+++ DATASET RECORDS +++

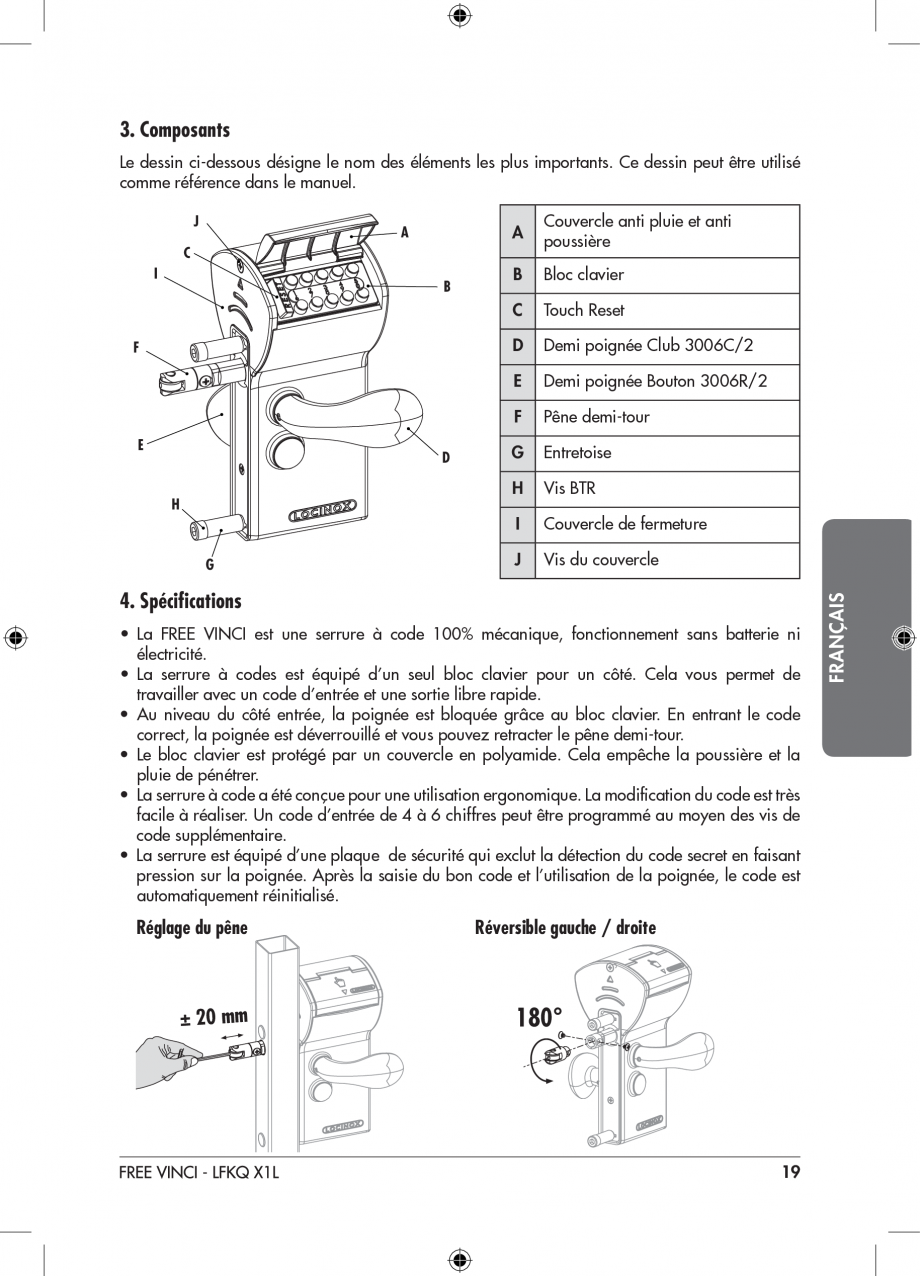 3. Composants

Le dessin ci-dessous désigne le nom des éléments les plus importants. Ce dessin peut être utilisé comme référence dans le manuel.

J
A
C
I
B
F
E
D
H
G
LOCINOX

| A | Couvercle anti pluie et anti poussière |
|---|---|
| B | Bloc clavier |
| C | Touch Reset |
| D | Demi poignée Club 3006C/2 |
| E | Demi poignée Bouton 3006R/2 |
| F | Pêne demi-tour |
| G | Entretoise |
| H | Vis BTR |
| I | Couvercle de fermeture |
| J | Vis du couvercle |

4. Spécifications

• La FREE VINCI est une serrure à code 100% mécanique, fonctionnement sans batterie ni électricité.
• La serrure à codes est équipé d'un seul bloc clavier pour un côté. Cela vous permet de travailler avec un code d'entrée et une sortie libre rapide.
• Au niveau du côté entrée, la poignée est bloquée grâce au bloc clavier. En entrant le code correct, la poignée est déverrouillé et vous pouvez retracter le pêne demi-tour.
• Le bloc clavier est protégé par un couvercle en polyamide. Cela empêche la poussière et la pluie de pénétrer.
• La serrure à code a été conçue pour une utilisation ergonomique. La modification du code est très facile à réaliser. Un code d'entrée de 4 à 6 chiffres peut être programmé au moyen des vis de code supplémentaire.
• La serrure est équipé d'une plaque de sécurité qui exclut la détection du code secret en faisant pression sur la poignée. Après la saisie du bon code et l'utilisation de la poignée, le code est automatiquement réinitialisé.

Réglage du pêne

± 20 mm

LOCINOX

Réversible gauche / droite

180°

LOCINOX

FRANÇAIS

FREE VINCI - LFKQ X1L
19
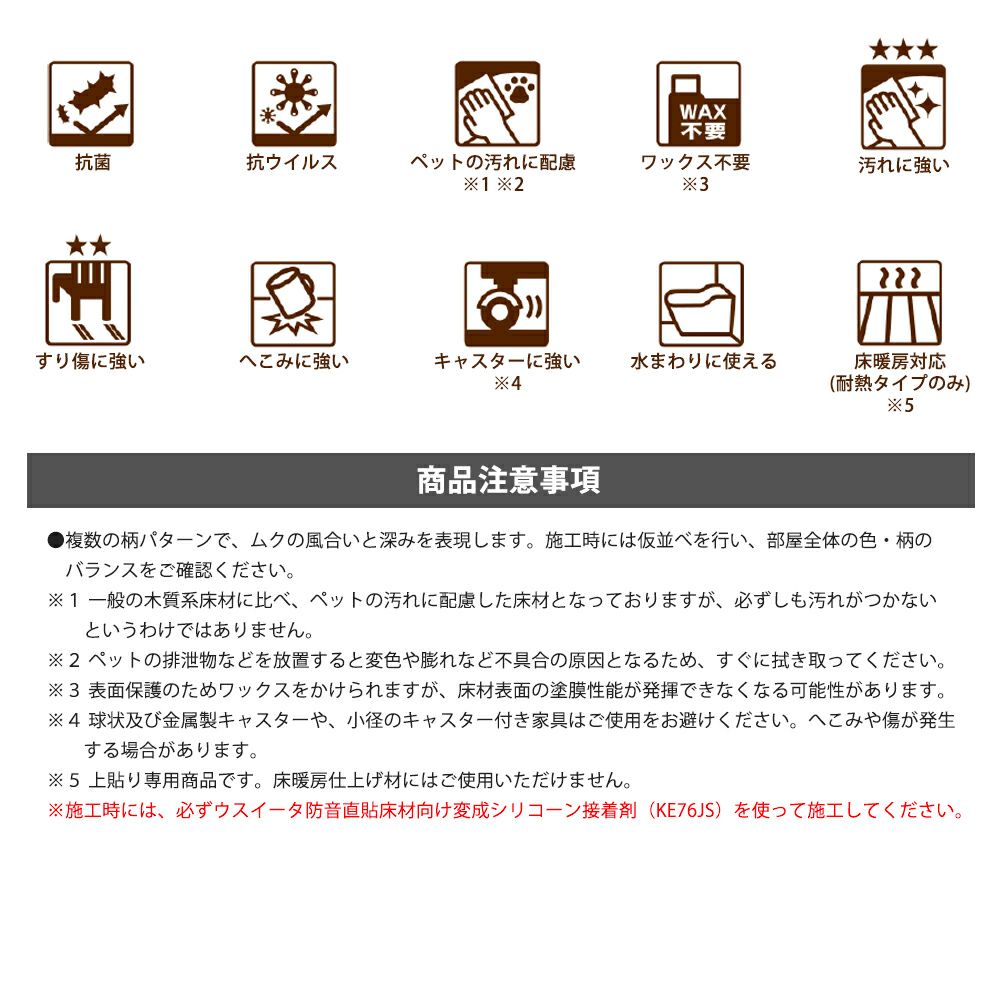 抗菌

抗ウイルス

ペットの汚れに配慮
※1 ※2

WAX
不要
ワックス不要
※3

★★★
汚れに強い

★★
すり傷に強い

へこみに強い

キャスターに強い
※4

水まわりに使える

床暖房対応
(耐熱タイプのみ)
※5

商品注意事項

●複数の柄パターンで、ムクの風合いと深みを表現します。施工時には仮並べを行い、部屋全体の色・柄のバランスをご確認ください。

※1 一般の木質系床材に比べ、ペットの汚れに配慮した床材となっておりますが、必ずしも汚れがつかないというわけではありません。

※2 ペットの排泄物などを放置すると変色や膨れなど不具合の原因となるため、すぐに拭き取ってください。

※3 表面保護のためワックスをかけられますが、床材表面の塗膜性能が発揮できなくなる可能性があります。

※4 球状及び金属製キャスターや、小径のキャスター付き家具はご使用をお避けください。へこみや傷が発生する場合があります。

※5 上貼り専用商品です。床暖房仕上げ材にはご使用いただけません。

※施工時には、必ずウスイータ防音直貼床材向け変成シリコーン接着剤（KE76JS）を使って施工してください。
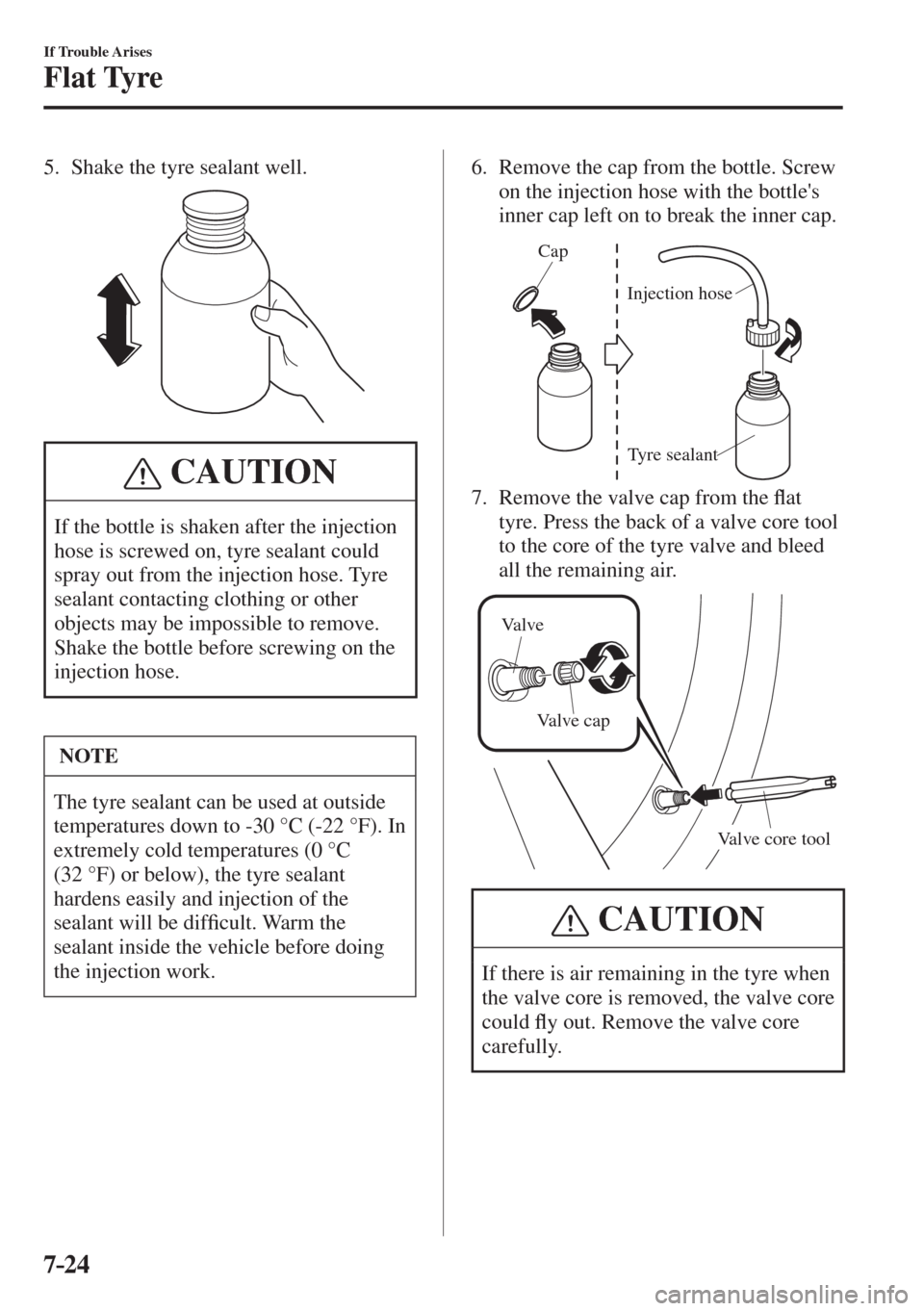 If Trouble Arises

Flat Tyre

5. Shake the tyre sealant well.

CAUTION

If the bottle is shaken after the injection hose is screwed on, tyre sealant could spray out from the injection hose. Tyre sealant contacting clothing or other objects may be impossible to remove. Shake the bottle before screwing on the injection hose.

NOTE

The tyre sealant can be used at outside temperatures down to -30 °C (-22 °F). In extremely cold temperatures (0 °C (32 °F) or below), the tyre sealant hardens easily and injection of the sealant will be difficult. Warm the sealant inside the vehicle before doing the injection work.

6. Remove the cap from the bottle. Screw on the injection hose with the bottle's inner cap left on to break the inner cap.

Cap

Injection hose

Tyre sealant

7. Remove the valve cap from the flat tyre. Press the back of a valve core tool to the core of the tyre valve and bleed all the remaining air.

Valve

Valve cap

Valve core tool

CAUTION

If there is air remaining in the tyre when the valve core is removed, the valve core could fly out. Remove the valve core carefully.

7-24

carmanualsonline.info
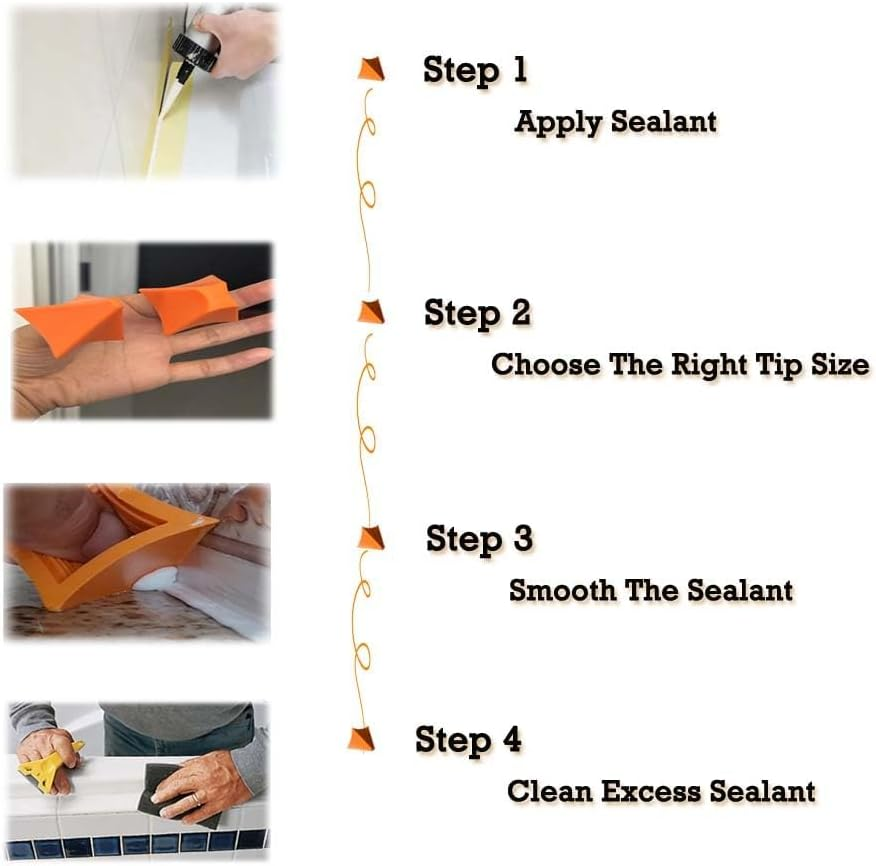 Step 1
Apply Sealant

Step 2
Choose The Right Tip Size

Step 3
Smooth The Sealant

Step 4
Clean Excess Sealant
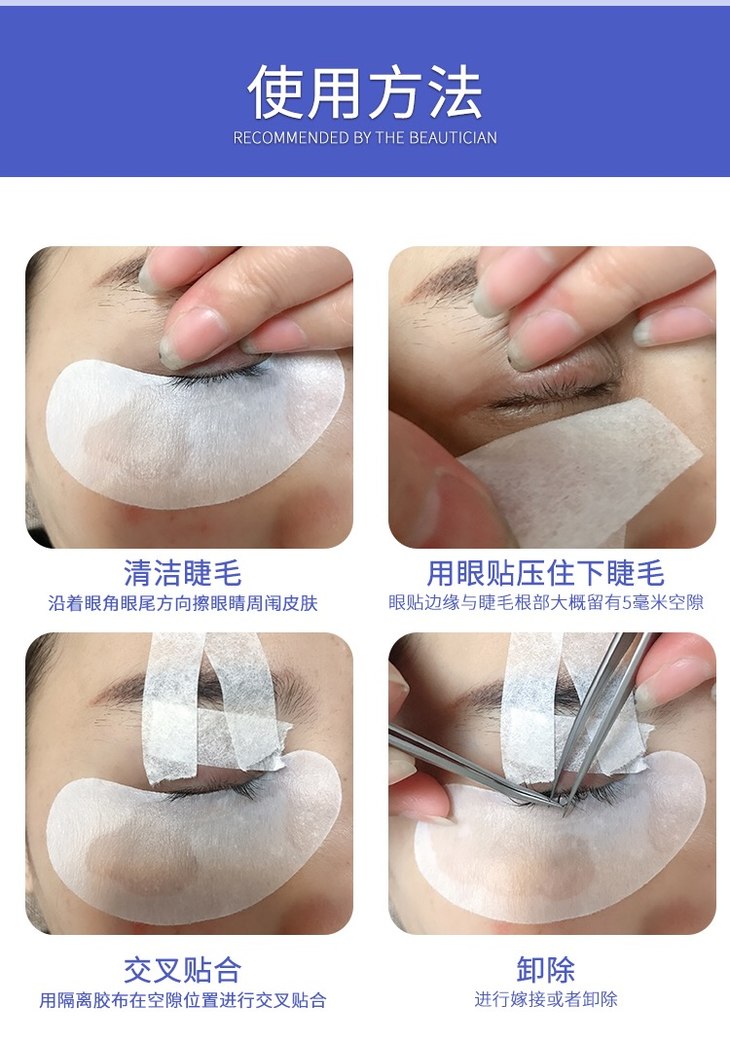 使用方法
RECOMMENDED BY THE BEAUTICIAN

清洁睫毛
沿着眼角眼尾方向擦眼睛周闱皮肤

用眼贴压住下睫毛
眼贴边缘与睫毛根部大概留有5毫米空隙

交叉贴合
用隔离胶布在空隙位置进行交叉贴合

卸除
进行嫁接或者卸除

+++

**WHAT THE TASK REQUIRES**
Find every line in the listing that holds the string "Cela", then say how many there are as a bare number.

**TASK ANSWER**
2